Saturday, July 30, 2011

Justifying murder

I just spent some time this morning reading through the comments on a posting on Harry's Place about Pamela Geller deleting the violent part of an email she published in 2007 from someone in Norway. Joseph W picked up the item from Charles Johnson's LGF: Pamela Geller Edits Post to Conceal Violent Rhetoric in 'Email from Norway. Charles comments that this email was "from a reader who sounds a lot like the Oslo terrorist, Anders Behring Breivik."

Some of the comments on HP were fine, but others descended into the abyss of trying to justify what Breivik did. "Hutch" quoted israelmatzav as saying, "Norway's ambassador to Israel justifies 'Palestinian' terrorism and we're supposed to cry for the Norwegian Laborites?" "Ben" writes, "Israel is once again displaying a lack of self-respect. The exaggerated display of solidarity with the Labour Party youth victims (lowering the embassy flag to half mast, Peres making overly fulsome speech of grief) is unseemly, because it is quite clear that most of the Norwegian Labour Party establishment and its youth cadres acquiesces in or is indifferent to Jew-killing in Israel." "censoredbyyou" writes "I in no way condone his acts, but as the smirking 'Left' internationally observed after 9/11 - they had it coming."

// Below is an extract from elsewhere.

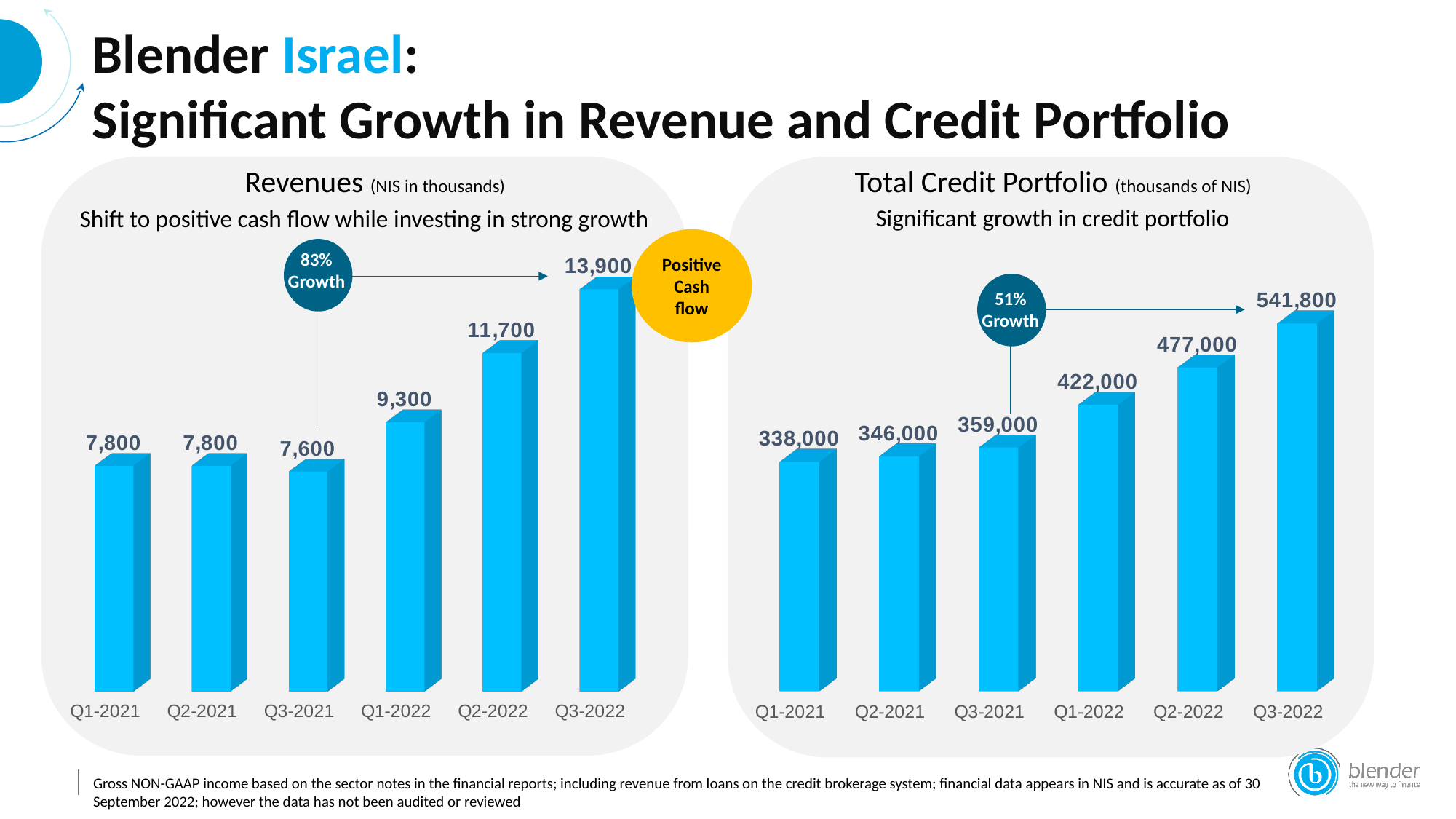
In the Total Credit Portfolio chart, do the values rise or fall from Q1-2021 to Q3-2022? Rise In the Total Credit Portfolio chart, which quarter has the highest value? Q3-2022 In the Total Credit Portfolio chart, what is the value for Q3-2022? 541,800 In the Revenues chart, which quarter has the lowest value? Q3-2021 In the Total Credit Portfolio chart, which is larger, Q2-2022 or Q1-2022? Q2-2022 What kind of chart is the Total Credit Portfolio chart? Bar chart In the Total Credit Portfolio chart, what is the value for Q2-2021? 346,000 In the Revenues chart, what is the value for Q3-2022? 13,900 In the Revenues chart, how many quarters are shown? 6 In the Revenues chart, what is the value for Q1-2022? 9,300 In the Revenues chart, what is the difference between Q3-2022 and Q2-2022? 2,200 In the Total Credit Portfolio chart, what is the difference between Q1-2022 and Q3-2021? 63,000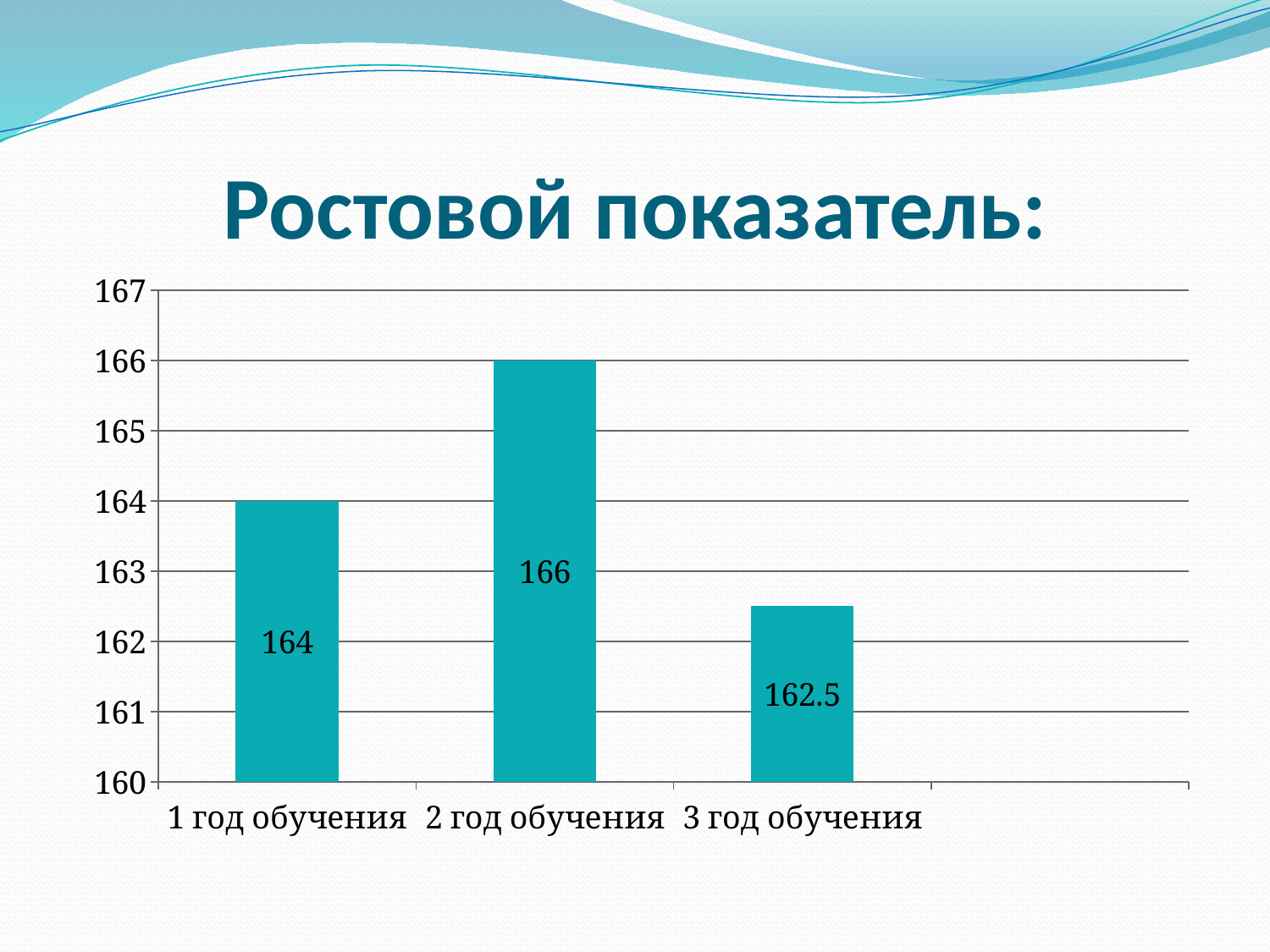
What is the difference between the values for 1 год обучения and 3 год обучения? 1.5 Is the value for 3 год обучения greater or less than 163? less What is the value for 1 год обучения? 164 Which category has the lowest value? 3 год обучения Which category has the highest value? 2 год обучения How many categories are shown on the x axis? 3 What is the title of the slide? Ростовой показатель: What is the value for 3 год обучения? 162.5 Which is larger, the value for 1 год обучения or 3 год обучения? 1 год обучения What kind of chart is shown on the slide? bar chart What is the value for 2 год обучения? 166 What is the difference between the values for 2 год обучения and 1 год обучения? 2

J.J. Golberg of the Forward wrote about a similar phenomenon in the talkbacks to articles on Breivik on the websites of the Israeli newspapers - Ynet and Maariv.

Damian Thompson, right-wing writer for the Telegraph (UK) and editor of their blogs, has some trenchant words on Anders Breivik and the echo-chamber of the trolls:
Was Anders Breivik an internet troll? I’m sorry if that seems a flippant question to ask about a man who killed dozens of Norwegian teenagers, but you can’t read his 1,500-page “manifesto” without being struck by how thoroughly he trawled the web. Whatever the explanation for his murderous actions, this was definitely a brain warped by the blogosphere....

Then there are the pyjama-clad pseudonymous obsessives whose fingers are calloused from rattling out the truth about the “EUSSR”, BBC bias, Big Pharma, Zionists, Islam etc.

These trolls aren’t confined to the far Left or the far Right: some of the most noxious internet bores turn out to be Liberal Democrats. It’s true that, on the whole, their views tend to be controversial, but the essence of their trolling is their rhetorical style: in particular, an insistence that they know the truth about everything. All they really have in common – apart from an aversion to deodorant – is hysterical omniscience.

Speaking as someone who hates the way the mainstream media suck up to radical Muslims, I find it frustrating that websites devoted to monitoring Islamism are dominated by trolls and writers who play up to them. I don’t trust a word that the BBC tells me about “the religion of peace” – but equally, I can’t trust either the articles or the comments on the Gates of Vienna or Jihad Watch websites. (This I learnt the hard way, by quoting on my own blog an anecdote about Muslims besieging a hospital that turned out to be an urban myth.)

Someone who did trust them, however, was Anders Breivik, whose manifesto draws far more heavily on anti-Islamic and anti-EU blogs than it does on neo-Nazi sources. This is massively embarrassing for the Right-wing bloggers he cites, three of whom are old friends of mine, but it demonstrates cunning on Breivik’s part.

He knew where to look to find statistics to support his vicious theories. He knew that the far Right can succeed only by exploiting public anger at political correctness and immigration, avoiding the idiocy of neo-Nazism, about which the manifesto is scathing. Above all, he revelled in the special hysteria of the internet, which allows its users to bolt together whatever ideas turn them on, while ruthlessly excluding inconvenient data. (This new hysteria taints even the most trivial internet discourse – you should have seen the way supporters and opponents of vibrato-free Mahler were squawking at each other after Roger Norrington’s Prom on Monday.)

I don’t know why Breivik made the leap from propaganda to mass murder. I don’t think he was mad, in the sense of suffering from psychotic delusions, but there’s no doubt that years spent in the echo chambers of cyberspace can cause psychological damage.

In the months leading up to last Friday’s atrocity, did he join in the internet discussions he read so avidly? Given his verbosity, it’s more than likely. The manifesto is written in the self-righteous, autodidactic style of a troll; it will be interesting to see whether, following Breivik’s arrest, one of the anonymous contributors to Right-wing websites suddenly disappears off the map.